> EXCERPTED PASSAGE
==*==

What option parts should I consider buying with a new kit?
None are required but we recommend the following:

Springs:
Low Grip Track:
TKR8772 – Yellow Low Frequency Rear Springs and TKR8762 – Grey Low Frequency Front Springs

Low to Medium Grip Track:
TKR8773 – Orange Low Frequency Rear Springs and TKR8763 – Black Low Frequency Front Springs

Medium to High Grip Track:
TKR8774 - Red Low Frequency Rear Springs and TKR8764 - Pink Low Frequency Front Springs

TKR5199B – HRC Rear Hubs (L/R, CV or uni, EB/NB/ET/NT48/48.3) - Improves stability of the rear on mid to corner exit. Able to be on power earlier on corner exit.

TKR6146 - CNC Delrin Shock Cartridge Set

TiNi Shock Shafts
-TKR6017T (front)
-TKR6061T (rear)

==*==

> DATA EXTRACTS
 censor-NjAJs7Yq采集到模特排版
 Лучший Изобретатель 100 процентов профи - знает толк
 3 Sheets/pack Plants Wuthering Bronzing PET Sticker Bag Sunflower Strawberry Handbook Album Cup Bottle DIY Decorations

==*==

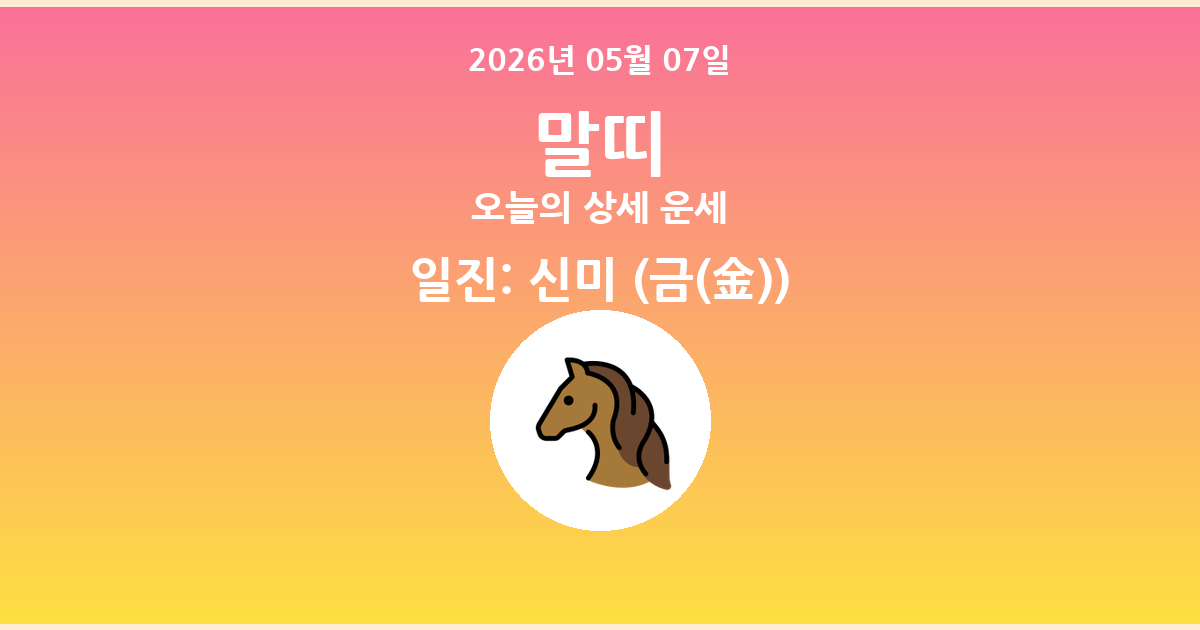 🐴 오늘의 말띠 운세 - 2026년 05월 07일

==*==

> ACTIONS TO TAKE
**1.** Give every front spring part number named in the option parts text, each with its color.
**2.** According to the option parts text, which part number is the rear TiNi shock shaft?
**3.** Retype the option parts text, everything from "Low to Medium" down to "on corner exit.".
You won't need the listing for any of this.

> ANSWERS FOR THIS EXERCISE
**1.**
TKR8762 – Grey
TKR8763 – Black
TKR8764 – Pink

**2.** TKR6061T

**3.**
Low to Medium Grip Track:
TKR8773 – Orange Low Frequency Rear Springs and TKR8763 – Black Low Frequency Front Springs

Medium to High Grip Track:
TKR8774 - Red Low Frequency Rear Springs and TKR8764 - Pink Low Frequency Front Springs

TKR5199B – HRC Rear Hubs (L/R, CV or uni, EB/NB/ET/NT48/48.3) - Improves stability of the rear on mid to corner exit. Able to be on power earlier on corner exit.